Error in system event log on x64 cluster system

qcjimsqcjims Posts: 38
edited September 9, 2010 7:23AM in SQL Backup Previous Versions
getting the following error several times per second in the system event log of several of our x64 cluster systems after installing red-gate Bakcup 6.

Event Type: Error
Event Source: ClusSvc
Event Category: Database Mgr
Event ID: 1080
Date: 9/1/2009
Time: 10:12:36 PM
User: N/A
Computer: xxxxxxxxxxxxx
Description:
Cluster service could not write to a file (C:\DOCUME~1\MCS64\LOCALS~1\Temp\CLS623.tmp). The disk may be low on disk space, or some other serious condition exists.

For more information, see Help and Support Center at http://go.microsoft.com/fwlink/events.asp.
Data:
0000: 05 00 00 00 ....


I have upgraded to 6.2 from 6.0 and still have the same error. i have also clean installed and still have the same problem. The disk is not low on space, and the account the cluster service runs under (MCS64) does have access to write to that directory. Any ideas?


-js
«1

Comments

  • Hi js,

    Could you send us as much information about your cluster as possible? (OS + SP + any other updates, installed instances + version + bitness, any other software installed on the system, how you installed SQL Backup, any recent fail overs etc). We have had one other similar report but have not managed to reproduce it yet.

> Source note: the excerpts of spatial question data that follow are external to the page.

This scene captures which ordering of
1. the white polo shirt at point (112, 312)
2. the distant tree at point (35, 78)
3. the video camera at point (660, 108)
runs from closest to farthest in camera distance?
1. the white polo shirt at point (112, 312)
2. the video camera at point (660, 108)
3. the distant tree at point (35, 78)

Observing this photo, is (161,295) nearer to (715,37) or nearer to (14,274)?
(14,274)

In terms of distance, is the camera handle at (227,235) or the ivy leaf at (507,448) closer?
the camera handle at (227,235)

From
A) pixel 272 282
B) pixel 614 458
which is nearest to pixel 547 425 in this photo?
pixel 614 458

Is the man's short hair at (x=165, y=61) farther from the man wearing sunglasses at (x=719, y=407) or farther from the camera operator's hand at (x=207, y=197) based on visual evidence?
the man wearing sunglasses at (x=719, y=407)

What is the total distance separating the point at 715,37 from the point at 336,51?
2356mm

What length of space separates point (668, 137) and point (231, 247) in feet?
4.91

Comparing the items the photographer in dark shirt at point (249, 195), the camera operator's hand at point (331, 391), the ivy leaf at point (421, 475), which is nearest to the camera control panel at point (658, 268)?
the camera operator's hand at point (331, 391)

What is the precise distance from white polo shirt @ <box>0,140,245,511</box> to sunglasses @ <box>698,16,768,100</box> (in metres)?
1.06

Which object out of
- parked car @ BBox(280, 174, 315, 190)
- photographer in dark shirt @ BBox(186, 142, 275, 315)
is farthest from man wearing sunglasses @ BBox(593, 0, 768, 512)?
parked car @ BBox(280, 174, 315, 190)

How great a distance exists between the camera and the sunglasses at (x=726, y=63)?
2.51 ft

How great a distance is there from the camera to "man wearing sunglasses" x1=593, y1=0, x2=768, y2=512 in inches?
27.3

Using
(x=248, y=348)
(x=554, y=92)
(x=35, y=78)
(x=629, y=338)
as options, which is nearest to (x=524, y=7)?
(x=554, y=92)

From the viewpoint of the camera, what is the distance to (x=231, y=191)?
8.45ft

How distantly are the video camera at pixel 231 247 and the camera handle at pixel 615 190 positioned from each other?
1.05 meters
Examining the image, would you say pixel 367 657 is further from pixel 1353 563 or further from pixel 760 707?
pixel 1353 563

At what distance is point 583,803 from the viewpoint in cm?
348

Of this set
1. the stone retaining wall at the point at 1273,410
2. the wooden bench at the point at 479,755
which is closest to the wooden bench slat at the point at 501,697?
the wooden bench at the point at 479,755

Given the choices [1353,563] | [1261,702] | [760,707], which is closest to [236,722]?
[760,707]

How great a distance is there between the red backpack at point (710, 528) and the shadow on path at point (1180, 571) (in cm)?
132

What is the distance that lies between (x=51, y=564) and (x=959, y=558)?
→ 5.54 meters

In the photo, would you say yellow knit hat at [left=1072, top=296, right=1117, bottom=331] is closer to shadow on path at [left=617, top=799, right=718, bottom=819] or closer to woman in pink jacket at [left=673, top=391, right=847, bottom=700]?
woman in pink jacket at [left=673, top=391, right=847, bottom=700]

    Feel free to email support@red-gate.com with the information if you do not want to publish it here - plesae include the url to this page when you do so.

    Sorry for the problems you are facing with SQL Backup.

    Regards,

    James
    James Moore
    Head of DBA Tools
    Red Gate Software Ltd
  • Hi js,

    This issue may be related to a registry key replication issue.

    As a tempory workaround you can disable this feature for SQL Backup.

    For each SQL Server group In Cluster Administrator, right click ‘SQLBackupAgent_[INSTANCE]’ and select ‘properties’. Under the Registry Replication tab, remove the entries – ignoring any errors. Once registry replication is removed, the event log errors will no longer be produced. The obvious drawback to this technique is that any special reg keys you want to set will have to be manually copied over (such as BrowsingUserList, templates etc).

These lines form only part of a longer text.